To calculate the momentum of the stone just before it lands, we need to determine its velocity at that moment. We can use the principles of conservation of energy to find the velocity.
The potential energy of the stone at the initial height of 2m is given by: Potential Energy = m * g * h
where: m = mass of the stone = 2 kg g = acceleration due to gravity = 9.8 m/s^2 h = height = 2 m
Potential Energy = 2 kg * 9.8 m/s^2 * 2 m = 39.2 J
Since potential energy is converted to kinetic energy as the stone falls, we can equate the two:
Potential Energy = Kinetic Energy m * g * h = (1/2) * m * v^2
where v is the velocity of the stone just before it lands.
Simplifying the equation:
2 kg * 9.8 m/s^2 * 2 m = (1/2) * 2 kg * v^2 78.4 J = v^2
Taking the square root of both sides:
v = √(78.4 J) ≈ 8.85 m/s
The momentum of an object is given by the product of its mass and velocity:
Momentum = mass * velocity Momentum = 2 kg * 8.85 m/s = 17.7 kg·m/s
Therefore, the momentum of the stone just before it lands is 17.7 kg·m/s.

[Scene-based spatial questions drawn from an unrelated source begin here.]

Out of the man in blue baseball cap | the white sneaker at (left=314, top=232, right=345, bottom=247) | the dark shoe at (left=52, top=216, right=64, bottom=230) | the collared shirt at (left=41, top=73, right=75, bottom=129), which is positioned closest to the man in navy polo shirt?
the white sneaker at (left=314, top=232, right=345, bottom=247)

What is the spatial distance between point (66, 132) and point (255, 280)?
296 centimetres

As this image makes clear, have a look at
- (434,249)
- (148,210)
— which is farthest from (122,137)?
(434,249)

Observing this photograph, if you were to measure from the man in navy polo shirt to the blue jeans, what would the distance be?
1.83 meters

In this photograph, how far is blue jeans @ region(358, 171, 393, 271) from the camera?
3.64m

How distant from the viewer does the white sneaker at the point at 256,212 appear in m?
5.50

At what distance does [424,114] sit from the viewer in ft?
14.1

To calculate the impulse of the stone, we can use the relationship between impulse and momentum:
Impulse = Change in momentum
Since the stone starts from rest, its initial momentum is zero. The change in momentum is then equal to the final momentum:
Impulse = Final Momentum = 17.7 kg·m/s
Therefore, the impulse of the stone is 17.7 kg·m/s.